Deprecated since version 0.0.105: Use settings=GeminiTTSService.Settings(...) instead.
settings – Runtime-updatable settings. When provided alongside deprecated parameters, settings values take precedence.
**kwargs – Additional arguments passed to parent TTSService.

language_to_service_language(language: Language) → str | None[source]

Convert a Language enum to Gemini TTS language format.
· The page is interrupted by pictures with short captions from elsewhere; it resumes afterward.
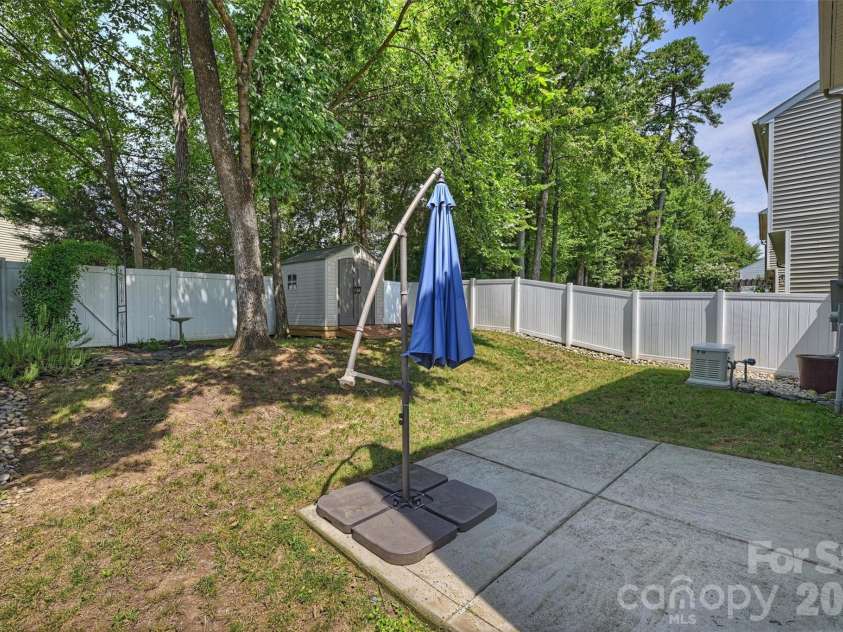 5300 Silabert Avenue, Charlotte, NC 28205.  MLS# CAR4413666, YatesRealty ID 45885. 
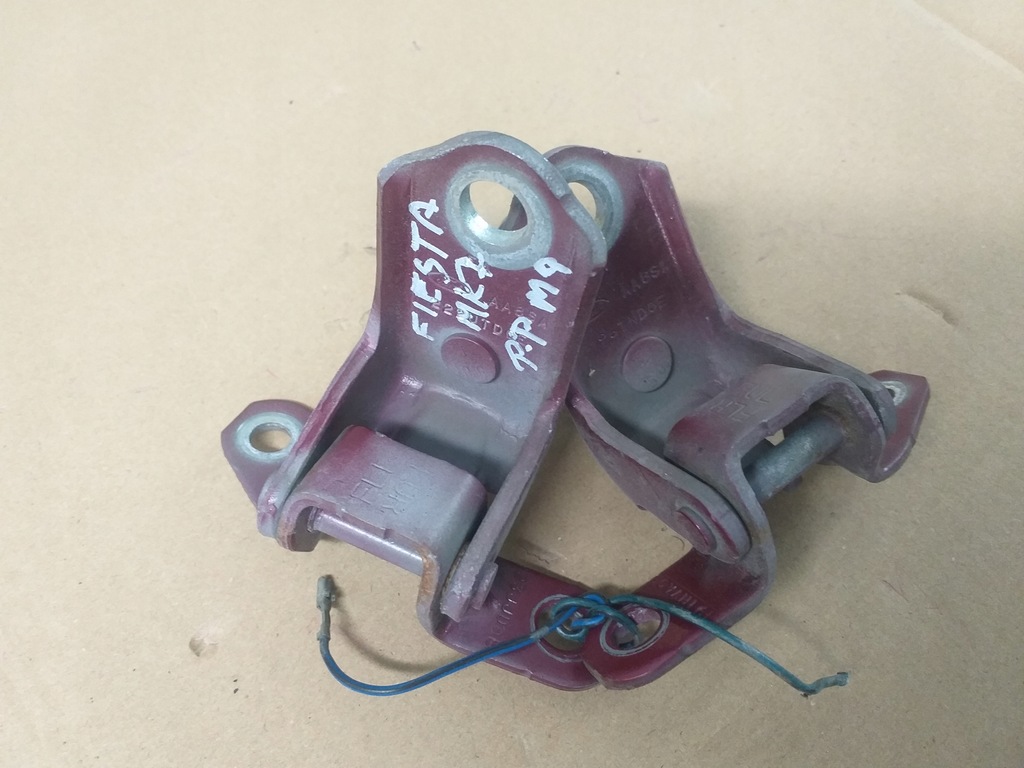 фото №1, Ford fiesta mk7 5d петля петли дверь правый перед m9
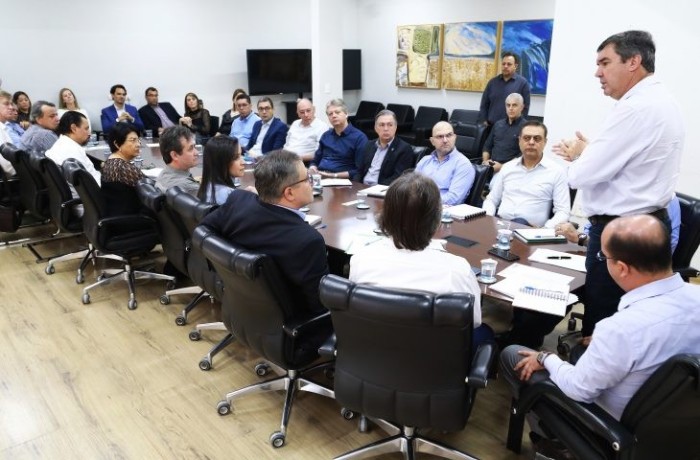 Em primeira reunião com secretariado, Eduardo Riedel define prazo para entrega de contratos de gestão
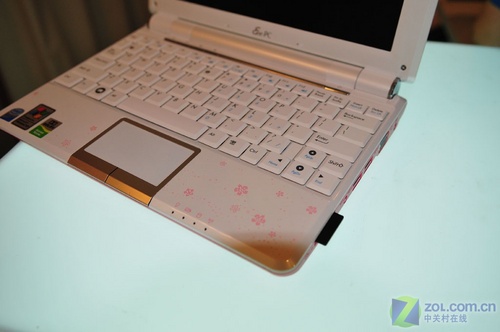 内置Atom 华硕易PC-1000全球首度曝光! 内置Atom 华硕易PC-1000全球首度曝光!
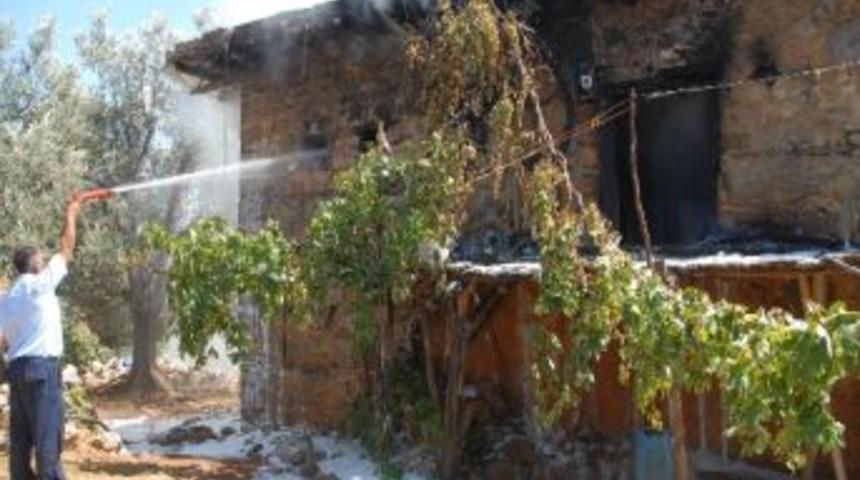 Elektrik Kontağından &Ccedil;ıkan Yangın Evi K&uuml;le D&ouml;nd&uuml;rd&uuml;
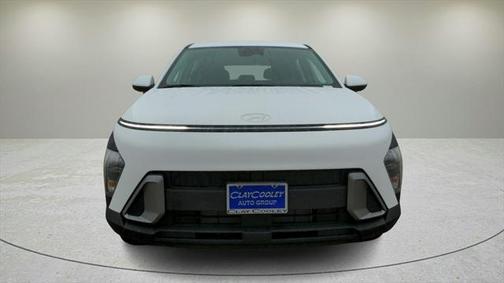 2025 Hyundai KONA SE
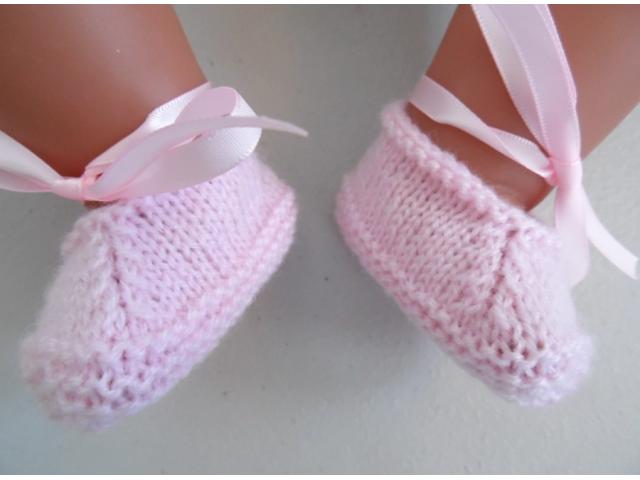 Photo Jupe et chaussons roses layette bébé tricot laine : image 6/6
Parameters:: language – The language to convert.
Returns:: The Gemini TTS-specific language code, or None if not supported.

async start(frame: StartFrame)[source]

Start the Gemini TTS service.

Parameters:: frame – The start frame containing initialization parameters.

async run_tts(text: str, context_id: str) → AsyncGenerator[Frame, None][source]

Generate streaming speech from text using Gemini TTS models.

Parameters:

text – The text to synthesize into speech.
context_id – The context ID for tracking audio frames. Can include markup tags like [sigh], [laughing], [whispering] for expressive control.

Yields:

Frame – Audio frames containing the synthesized speech as it’s generated.